More precisely, removing 1 connection requires approximately an iteration count 
of (number of consumers per connection * total number of consumers for the 
broker).

For example, if the broker has 1 million total consumers, and a single 
connection is removed that has 1000 consumers, there are about 1 billion 
operations that must take place to remove that single consumer.

> Improve performance of ManagedRegionBroker.removeConsumer()

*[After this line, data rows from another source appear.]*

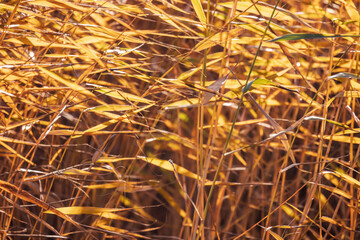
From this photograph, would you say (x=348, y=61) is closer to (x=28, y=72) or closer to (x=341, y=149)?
(x=341, y=149)

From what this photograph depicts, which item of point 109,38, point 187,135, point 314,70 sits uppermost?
point 109,38

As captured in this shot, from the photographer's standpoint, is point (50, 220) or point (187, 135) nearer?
point (50, 220)

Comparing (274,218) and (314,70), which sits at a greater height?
(314,70)

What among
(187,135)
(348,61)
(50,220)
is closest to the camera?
(348,61)

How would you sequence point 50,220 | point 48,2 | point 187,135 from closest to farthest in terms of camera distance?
1. point 48,2
2. point 50,220
3. point 187,135

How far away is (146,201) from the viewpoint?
0.90 metres

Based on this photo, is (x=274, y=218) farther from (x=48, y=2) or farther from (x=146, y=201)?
(x=48, y=2)

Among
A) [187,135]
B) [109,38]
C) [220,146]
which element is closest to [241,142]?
[220,146]

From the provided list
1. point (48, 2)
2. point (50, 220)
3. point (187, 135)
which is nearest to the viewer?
point (48, 2)

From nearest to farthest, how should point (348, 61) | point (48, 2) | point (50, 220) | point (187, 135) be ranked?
point (48, 2)
point (348, 61)
point (50, 220)
point (187, 135)

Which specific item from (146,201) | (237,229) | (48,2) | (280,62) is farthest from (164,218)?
(48,2)

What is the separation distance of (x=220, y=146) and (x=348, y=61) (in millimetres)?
311

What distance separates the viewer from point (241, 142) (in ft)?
2.79

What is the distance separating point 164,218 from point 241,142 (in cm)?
24
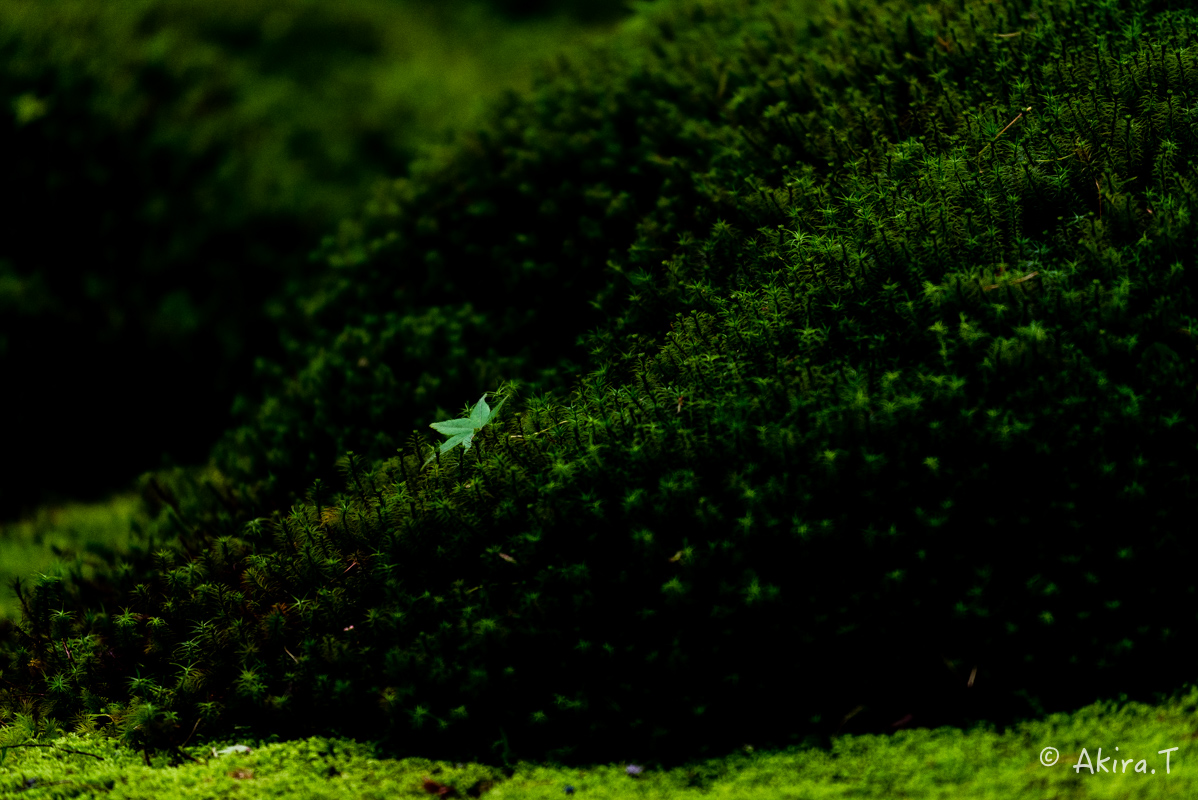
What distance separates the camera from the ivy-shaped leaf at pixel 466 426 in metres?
3.13

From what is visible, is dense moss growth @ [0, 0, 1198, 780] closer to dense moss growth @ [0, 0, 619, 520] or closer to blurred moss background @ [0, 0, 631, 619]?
blurred moss background @ [0, 0, 631, 619]

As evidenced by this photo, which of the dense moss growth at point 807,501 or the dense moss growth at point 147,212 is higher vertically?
the dense moss growth at point 147,212

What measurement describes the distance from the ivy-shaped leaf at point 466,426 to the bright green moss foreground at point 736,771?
103 cm

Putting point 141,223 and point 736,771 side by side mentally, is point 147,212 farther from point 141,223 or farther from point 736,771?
point 736,771

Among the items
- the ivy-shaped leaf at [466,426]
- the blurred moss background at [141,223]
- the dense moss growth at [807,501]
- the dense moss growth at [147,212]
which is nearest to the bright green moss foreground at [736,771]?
the dense moss growth at [807,501]

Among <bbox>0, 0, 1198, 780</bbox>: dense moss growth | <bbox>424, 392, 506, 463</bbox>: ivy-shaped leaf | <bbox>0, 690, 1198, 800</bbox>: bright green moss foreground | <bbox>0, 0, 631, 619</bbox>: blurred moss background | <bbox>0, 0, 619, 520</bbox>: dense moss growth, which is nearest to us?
<bbox>0, 690, 1198, 800</bbox>: bright green moss foreground

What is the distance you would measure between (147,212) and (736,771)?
16.8 ft

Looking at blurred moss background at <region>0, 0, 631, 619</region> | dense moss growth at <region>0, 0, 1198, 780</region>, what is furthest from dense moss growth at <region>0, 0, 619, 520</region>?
dense moss growth at <region>0, 0, 1198, 780</region>

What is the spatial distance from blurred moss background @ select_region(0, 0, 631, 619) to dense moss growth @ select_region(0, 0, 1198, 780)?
136 centimetres

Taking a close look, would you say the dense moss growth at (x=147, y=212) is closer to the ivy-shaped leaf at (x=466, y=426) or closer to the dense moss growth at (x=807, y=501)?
the dense moss growth at (x=807, y=501)

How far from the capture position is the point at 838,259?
310 centimetres

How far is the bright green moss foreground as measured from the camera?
2363mm


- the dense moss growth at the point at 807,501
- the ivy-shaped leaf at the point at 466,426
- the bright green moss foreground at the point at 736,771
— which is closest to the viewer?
the bright green moss foreground at the point at 736,771

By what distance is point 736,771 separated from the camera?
2596 millimetres
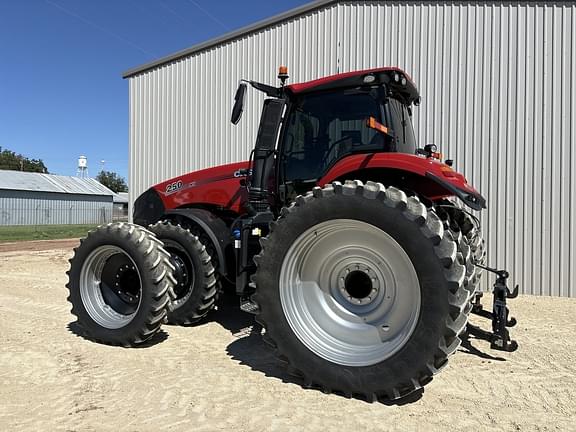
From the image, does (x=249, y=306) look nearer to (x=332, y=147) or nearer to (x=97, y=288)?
(x=332, y=147)

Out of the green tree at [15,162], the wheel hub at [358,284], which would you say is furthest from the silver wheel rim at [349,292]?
the green tree at [15,162]

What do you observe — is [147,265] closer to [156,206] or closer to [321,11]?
[156,206]

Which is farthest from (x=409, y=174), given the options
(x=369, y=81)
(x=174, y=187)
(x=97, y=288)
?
(x=97, y=288)

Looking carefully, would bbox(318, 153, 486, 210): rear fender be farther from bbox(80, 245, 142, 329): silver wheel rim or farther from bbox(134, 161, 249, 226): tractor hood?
bbox(80, 245, 142, 329): silver wheel rim

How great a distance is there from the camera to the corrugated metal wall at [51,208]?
4050 cm

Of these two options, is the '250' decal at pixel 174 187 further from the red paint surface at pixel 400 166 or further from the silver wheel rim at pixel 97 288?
the red paint surface at pixel 400 166

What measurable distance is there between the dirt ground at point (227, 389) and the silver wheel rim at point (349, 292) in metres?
0.42

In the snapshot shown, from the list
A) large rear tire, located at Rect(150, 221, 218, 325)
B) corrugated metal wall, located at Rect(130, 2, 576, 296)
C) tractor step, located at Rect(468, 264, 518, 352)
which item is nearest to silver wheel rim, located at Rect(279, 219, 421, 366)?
tractor step, located at Rect(468, 264, 518, 352)

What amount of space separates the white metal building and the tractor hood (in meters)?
39.2

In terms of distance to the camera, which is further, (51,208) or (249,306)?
(51,208)

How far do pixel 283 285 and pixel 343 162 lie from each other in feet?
4.22

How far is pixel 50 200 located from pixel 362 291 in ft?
156

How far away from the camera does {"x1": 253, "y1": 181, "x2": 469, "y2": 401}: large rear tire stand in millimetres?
3236

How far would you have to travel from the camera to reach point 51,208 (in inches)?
1757
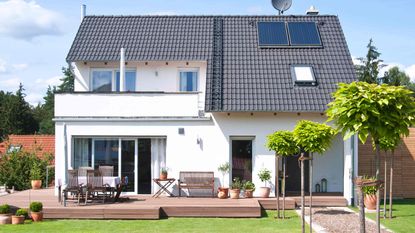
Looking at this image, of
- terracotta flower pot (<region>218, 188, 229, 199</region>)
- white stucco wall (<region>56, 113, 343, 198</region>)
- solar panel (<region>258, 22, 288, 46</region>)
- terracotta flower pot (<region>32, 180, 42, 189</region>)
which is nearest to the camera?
terracotta flower pot (<region>218, 188, 229, 199</region>)

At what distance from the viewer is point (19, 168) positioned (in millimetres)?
25766

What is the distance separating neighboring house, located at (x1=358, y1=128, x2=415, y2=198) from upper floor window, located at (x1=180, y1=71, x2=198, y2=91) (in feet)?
22.5

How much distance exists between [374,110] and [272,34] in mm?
15398

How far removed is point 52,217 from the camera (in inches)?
685

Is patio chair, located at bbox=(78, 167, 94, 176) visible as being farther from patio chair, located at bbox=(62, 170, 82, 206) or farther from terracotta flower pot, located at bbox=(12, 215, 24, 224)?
terracotta flower pot, located at bbox=(12, 215, 24, 224)

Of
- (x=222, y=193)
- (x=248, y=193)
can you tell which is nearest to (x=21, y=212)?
(x=222, y=193)

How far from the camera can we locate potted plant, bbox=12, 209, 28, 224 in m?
16.3

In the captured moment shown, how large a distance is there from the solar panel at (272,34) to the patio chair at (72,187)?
911 cm

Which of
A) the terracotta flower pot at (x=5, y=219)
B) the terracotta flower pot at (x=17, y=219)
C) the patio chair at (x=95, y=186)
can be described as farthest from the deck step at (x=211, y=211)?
the terracotta flower pot at (x=5, y=219)

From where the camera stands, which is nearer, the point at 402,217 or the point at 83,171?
the point at 402,217

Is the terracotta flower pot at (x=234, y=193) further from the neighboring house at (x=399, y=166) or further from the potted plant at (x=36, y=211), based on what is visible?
the potted plant at (x=36, y=211)

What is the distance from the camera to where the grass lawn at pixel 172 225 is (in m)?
15.3

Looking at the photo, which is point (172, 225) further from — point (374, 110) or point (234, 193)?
point (374, 110)

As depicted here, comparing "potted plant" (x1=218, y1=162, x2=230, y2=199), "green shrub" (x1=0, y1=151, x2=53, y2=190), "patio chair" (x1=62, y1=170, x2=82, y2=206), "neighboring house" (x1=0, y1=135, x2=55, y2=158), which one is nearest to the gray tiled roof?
"potted plant" (x1=218, y1=162, x2=230, y2=199)
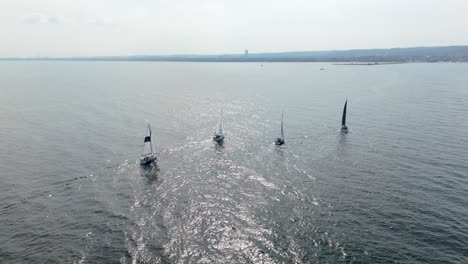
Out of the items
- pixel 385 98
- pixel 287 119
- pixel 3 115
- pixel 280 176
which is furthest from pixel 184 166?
pixel 385 98

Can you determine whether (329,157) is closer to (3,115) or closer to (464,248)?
(464,248)

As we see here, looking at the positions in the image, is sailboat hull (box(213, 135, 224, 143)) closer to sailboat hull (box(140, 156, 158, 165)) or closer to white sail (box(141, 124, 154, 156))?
sailboat hull (box(140, 156, 158, 165))

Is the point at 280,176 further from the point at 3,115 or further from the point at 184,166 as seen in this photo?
the point at 3,115

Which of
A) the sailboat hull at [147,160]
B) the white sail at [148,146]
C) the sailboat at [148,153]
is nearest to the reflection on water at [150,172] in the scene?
the sailboat hull at [147,160]

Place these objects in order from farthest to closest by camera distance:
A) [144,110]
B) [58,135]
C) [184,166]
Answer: [144,110]
[58,135]
[184,166]

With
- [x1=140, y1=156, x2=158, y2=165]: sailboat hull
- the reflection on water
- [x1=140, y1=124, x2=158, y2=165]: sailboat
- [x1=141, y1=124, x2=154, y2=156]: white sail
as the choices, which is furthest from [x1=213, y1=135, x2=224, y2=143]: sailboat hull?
the reflection on water

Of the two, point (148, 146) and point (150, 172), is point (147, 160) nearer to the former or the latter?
point (148, 146)

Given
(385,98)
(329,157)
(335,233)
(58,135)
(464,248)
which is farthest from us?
(385,98)

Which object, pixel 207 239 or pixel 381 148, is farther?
pixel 381 148
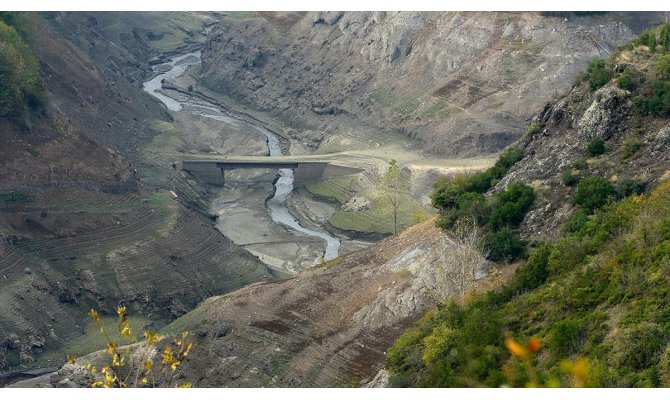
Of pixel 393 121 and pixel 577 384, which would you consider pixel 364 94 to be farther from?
pixel 577 384

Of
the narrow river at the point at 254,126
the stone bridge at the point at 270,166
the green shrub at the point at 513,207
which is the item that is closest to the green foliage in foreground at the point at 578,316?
the green shrub at the point at 513,207

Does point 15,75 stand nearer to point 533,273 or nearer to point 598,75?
point 598,75

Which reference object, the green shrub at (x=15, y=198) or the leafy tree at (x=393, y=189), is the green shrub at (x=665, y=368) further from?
the green shrub at (x=15, y=198)

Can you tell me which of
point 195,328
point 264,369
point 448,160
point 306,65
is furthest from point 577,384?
point 306,65

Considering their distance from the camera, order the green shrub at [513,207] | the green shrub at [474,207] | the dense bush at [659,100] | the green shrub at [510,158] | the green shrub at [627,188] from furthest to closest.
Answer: the green shrub at [510,158], the green shrub at [474,207], the green shrub at [513,207], the dense bush at [659,100], the green shrub at [627,188]

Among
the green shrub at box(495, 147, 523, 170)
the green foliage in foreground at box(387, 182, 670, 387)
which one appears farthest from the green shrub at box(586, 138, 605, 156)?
the green shrub at box(495, 147, 523, 170)

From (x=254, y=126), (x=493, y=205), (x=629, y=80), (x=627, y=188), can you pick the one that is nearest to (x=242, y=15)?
(x=254, y=126)

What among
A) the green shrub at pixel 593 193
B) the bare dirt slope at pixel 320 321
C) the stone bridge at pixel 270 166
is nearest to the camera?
the green shrub at pixel 593 193
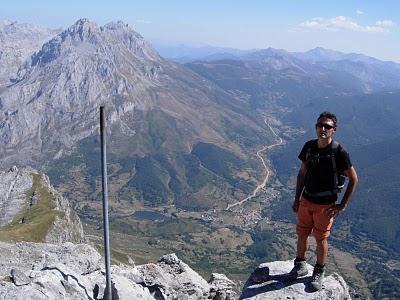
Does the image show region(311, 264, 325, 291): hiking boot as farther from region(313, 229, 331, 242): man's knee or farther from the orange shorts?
the orange shorts

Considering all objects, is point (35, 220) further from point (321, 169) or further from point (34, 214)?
point (321, 169)

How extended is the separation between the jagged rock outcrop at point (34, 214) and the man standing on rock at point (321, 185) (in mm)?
88584

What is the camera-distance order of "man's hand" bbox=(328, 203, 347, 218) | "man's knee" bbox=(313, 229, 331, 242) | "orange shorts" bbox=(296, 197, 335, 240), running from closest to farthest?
"man's hand" bbox=(328, 203, 347, 218) < "orange shorts" bbox=(296, 197, 335, 240) < "man's knee" bbox=(313, 229, 331, 242)

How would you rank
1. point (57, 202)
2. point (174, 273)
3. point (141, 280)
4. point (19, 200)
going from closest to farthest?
point (141, 280) < point (174, 273) < point (19, 200) < point (57, 202)

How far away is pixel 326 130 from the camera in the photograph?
18.7m

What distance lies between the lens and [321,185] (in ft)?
63.8

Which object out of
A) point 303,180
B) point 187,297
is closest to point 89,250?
point 187,297

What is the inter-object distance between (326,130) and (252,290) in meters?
7.82

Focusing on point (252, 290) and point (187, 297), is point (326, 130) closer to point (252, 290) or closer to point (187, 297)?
point (252, 290)

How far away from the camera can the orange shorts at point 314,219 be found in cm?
1964

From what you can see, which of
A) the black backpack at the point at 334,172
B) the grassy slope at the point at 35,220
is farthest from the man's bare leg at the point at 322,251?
the grassy slope at the point at 35,220

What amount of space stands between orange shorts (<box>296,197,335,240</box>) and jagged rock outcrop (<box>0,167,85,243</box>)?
88330 mm

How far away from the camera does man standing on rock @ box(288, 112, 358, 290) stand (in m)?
18.9

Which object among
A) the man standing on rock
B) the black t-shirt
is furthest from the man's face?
the black t-shirt
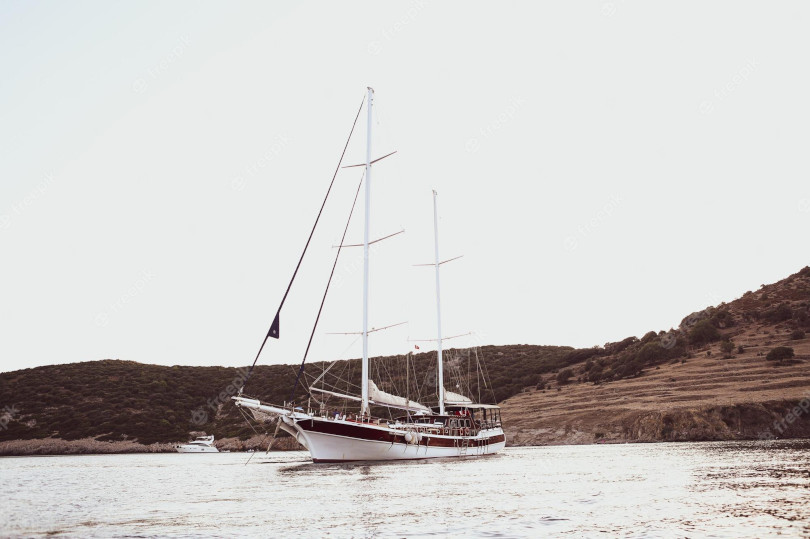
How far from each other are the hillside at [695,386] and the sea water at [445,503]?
2784 cm

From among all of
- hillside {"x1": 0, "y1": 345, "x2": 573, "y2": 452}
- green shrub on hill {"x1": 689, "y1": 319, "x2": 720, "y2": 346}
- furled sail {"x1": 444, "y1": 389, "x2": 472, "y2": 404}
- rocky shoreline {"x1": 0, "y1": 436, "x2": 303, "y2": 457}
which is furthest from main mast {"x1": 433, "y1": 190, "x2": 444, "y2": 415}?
green shrub on hill {"x1": 689, "y1": 319, "x2": 720, "y2": 346}

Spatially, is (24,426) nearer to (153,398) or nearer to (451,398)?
(153,398)

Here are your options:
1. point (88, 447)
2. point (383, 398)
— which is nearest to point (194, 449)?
point (88, 447)

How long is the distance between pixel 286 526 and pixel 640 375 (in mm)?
75805

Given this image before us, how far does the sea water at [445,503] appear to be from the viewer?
48.2ft

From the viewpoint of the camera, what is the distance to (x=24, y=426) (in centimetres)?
8150

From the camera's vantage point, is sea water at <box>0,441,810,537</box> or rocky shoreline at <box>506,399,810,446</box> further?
rocky shoreline at <box>506,399,810,446</box>

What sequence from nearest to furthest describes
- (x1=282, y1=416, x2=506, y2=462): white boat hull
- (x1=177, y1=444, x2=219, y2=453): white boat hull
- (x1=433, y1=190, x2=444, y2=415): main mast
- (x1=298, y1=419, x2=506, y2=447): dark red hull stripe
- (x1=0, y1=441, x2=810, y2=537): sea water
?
1. (x1=0, y1=441, x2=810, y2=537): sea water
2. (x1=298, y1=419, x2=506, y2=447): dark red hull stripe
3. (x1=282, y1=416, x2=506, y2=462): white boat hull
4. (x1=433, y1=190, x2=444, y2=415): main mast
5. (x1=177, y1=444, x2=219, y2=453): white boat hull

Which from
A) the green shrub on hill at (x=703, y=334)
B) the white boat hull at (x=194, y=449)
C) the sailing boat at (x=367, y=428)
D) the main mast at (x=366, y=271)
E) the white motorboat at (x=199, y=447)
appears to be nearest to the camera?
the sailing boat at (x=367, y=428)

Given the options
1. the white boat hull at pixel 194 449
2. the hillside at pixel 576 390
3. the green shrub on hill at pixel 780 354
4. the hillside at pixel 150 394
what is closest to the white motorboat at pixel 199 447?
the white boat hull at pixel 194 449

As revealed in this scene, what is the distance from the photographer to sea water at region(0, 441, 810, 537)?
14.7 m

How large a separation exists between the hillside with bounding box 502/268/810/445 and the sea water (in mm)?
27836

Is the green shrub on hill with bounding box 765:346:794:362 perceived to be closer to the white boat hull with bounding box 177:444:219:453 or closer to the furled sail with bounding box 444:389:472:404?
the furled sail with bounding box 444:389:472:404

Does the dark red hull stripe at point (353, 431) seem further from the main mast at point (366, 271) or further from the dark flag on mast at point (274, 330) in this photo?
the dark flag on mast at point (274, 330)
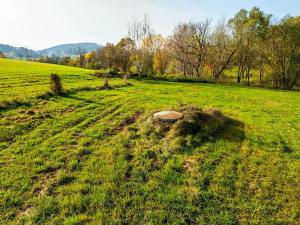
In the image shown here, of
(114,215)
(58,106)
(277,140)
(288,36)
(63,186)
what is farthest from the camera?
(288,36)

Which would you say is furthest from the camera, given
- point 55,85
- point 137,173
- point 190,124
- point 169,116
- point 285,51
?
point 285,51

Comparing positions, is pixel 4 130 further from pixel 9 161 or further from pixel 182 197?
pixel 182 197

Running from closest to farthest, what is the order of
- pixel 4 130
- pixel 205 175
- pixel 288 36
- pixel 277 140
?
1. pixel 205 175
2. pixel 4 130
3. pixel 277 140
4. pixel 288 36

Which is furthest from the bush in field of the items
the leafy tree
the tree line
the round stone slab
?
the leafy tree

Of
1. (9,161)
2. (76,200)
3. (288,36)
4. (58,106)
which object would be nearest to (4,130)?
(9,161)

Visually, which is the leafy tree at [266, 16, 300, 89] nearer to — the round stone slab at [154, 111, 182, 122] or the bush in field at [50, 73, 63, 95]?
the round stone slab at [154, 111, 182, 122]

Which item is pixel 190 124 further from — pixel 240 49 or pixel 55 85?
pixel 240 49

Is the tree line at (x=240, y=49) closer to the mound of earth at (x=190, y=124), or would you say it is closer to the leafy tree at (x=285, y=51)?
the leafy tree at (x=285, y=51)

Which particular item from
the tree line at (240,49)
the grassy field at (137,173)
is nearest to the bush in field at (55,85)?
the grassy field at (137,173)

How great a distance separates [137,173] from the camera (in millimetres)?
7031

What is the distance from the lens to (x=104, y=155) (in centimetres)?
805

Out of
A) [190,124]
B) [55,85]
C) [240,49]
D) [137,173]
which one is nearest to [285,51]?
[240,49]

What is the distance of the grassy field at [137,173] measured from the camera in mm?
5471

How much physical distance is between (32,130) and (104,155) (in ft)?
12.4
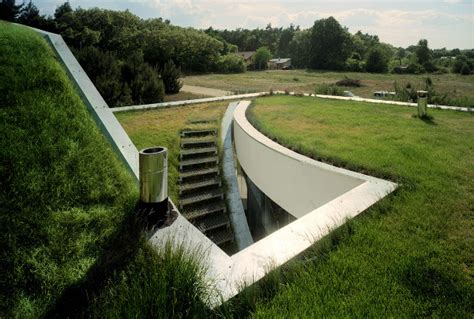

> -----------------------------------------------------------
>
>                 Key: AMQ-5824
>                 URL: https://issues.apache.org/jira/browse/AMQ-5824
>             Project: ActiveMQ
>          Issue Type: Bug
>          Components: Broker
>    Affects Versions: 5.11.1
>            Reporter: Tim Bain
>            Priority: Minor
>              Labels: performance
>
> In a Users mailing list post 
> (http://activemq.2283324.n4.nabble.com/More-ActiveMQ-hotspots-courtesy-of-continuous-profiling-td4697159.html),
>  Kevin Burton noticed that ManagedRegionBroker.removeConsumer() was taking 
> 50% of his CPU cycles because we're iterating through all subscriptions 
> looking for ones that match a given ConsumerInfo. His scenario's a little 
> unique because he uses far more destinations (and far more consumers) than 
> most installations, but it still highlighted a potential performance 
> improvement.
> He proposed that we keep a Map<ConsumerInfo, Subscription> (does it need to 
> be a Multimap?) in addition to the Map<Subscription, ObjectName> so we can 
> quickly find the Subscription or Subscriptions for the given ConsumerInfo.
> Note that even using a concurrent collection won't synchronize between the 
> two nor synchronize with logic that tests the existence of an element in the 
> collection and then acts accordingly.  subscriptionMap already has this 
> problem, so simply using a concurrent Map/Multimap without doing additional 
> synchronization may not make it worse, but we really should evaluate whether 
> we need explicit synchronization rather than relying on the concurrent 
> collection as the sole means of synchronization.